There were several limitations in this study. First, the finite element models established in this study are similar to those that have been well-validated in previous studies, but they all simplify the physiological contraction force of the lumbar spine to varying degrees, especially simplifying the muscles connected to the lumbar spine and the weight of the upper body, which is still somewhat different from that of a real human body. Second, t FEA is an instant loading analysis method, which cannot systematically analyze the effect of fatigue loading on lumbar biomechanics. Third, the geometric characteristics of the intervertebral disc have a strong influence on the biomechanical behaviour of the segment [39], but in the current study, only a single geometry has been considered for disc modelling. Furthermore, the model did not take into consideration many patient-specific parameters, such as various level of degeneration and bulging, nutrient supply and biochemical alterations in intervertebral disc as proposed in previous study [40, 41]. In future, individualized computational modeling, which may incorporate patient-specific geometry and/or tissue properties, is needed to improve treatment strategies and patient prognosis.The actual clinical situation is complex and variable, and the repeated accumulation of stress in the lumbar spine after disc removal and foraminoplasty may accelerate the degeneration of the injured area.

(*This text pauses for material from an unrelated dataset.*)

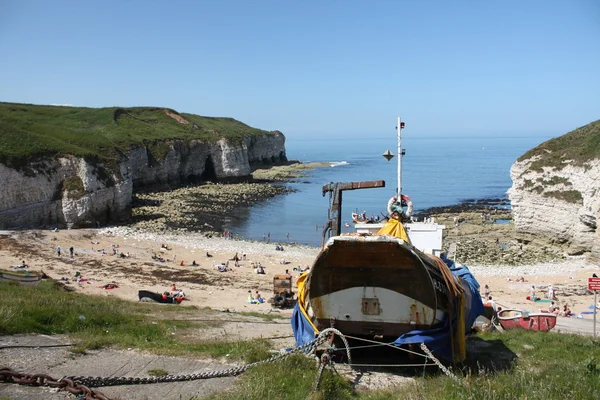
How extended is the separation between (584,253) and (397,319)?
34862mm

The outcomes of the present study indicated that foraminoplasty using large-channel endoscopy increased the stress on the facet joints and disc of the surgical segment, which suggested unnecessary and excessive resection should be avoided in PTED to minimize biomechanical disruption. Further research should integrate clinical outcomes, a broader range of surgical scenarios and patient-specific models to valid the connection of these findings to the clinical outcomes and assess how individual variations in spinal anatomy affect the biomechanical and clinical outcomes, which could enhance the utility of these findings in patient selection, surgical planning, and the improvement of surgical procedures and patient prognosis.